CYP17A1 O Plasmídeo de Nickase Dupla (h) consiste num par de plasmídeos combinados, concebidos para a edição de alta especificidade do locus CYP17A1 em linhas celulares human. Cada plasmídeo expressa uma nickase Cas9 D10A e um sgRNA distinto que tem como alvo cadeias de ADN opostas dentro de CYP17A1. Quando direcionadas para locais adjacentes em cadeias de ADN opostas, as duas nickases geram cortes deslocados numa única cadeia que, em conjunto, produzem uma quebra escalonada de cadeia dupla, exigindo uma atividade coordenada no alvo por parte de ambas as guias. A quebra de ADN resultante é resolvida por vias de reparação celular endógenas, mais frequentemente através da junção de extremidades não homólogas (NHEJ), levando a inserções ou deleções que perturbam a função CYP17A1. Ao exigir o envolvimento de dois sgRNA no locus alvo, a abordagem de dupla nickase aumenta a especificidade da edição e fornece uma estratégia CRISPR complementar para aplicações em que se deseja um controlo adicional sobre a precisão do direcionamento.

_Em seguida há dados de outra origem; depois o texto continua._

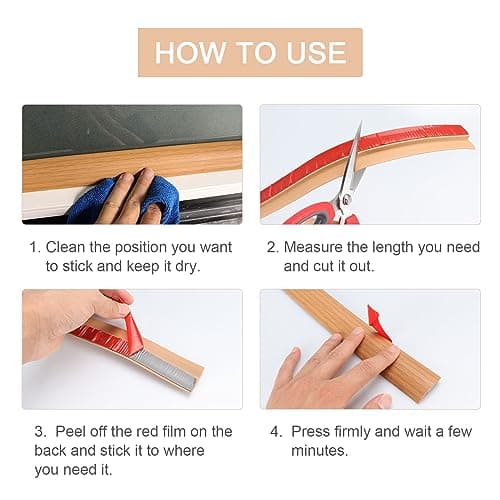 HOW TO USE

1. Clean the position you want to stick and keep it dry.

2. Measure the length you need and cut it out.

3. Peel off the red film on the back and stick it to where you need it.

4. Press firmly and wait a few minutes.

Para apoiar a identificação eficiente das células editadas, um plasmídeo codifica GFP para visualização fluorescente das populações transfectadas, enquanto o plasmídeo complementar transporta um gene de resistência à puromicina para seleção antibiótica. Em conjunto, estas características apoiam o enriquecimento eficiente das populações co-transfectadas e simplificam a validação dos clones com CYP17A1 interrompido.
Apenas para uso em investigação. Não se destina a uso diagnóstico ou terapêutico.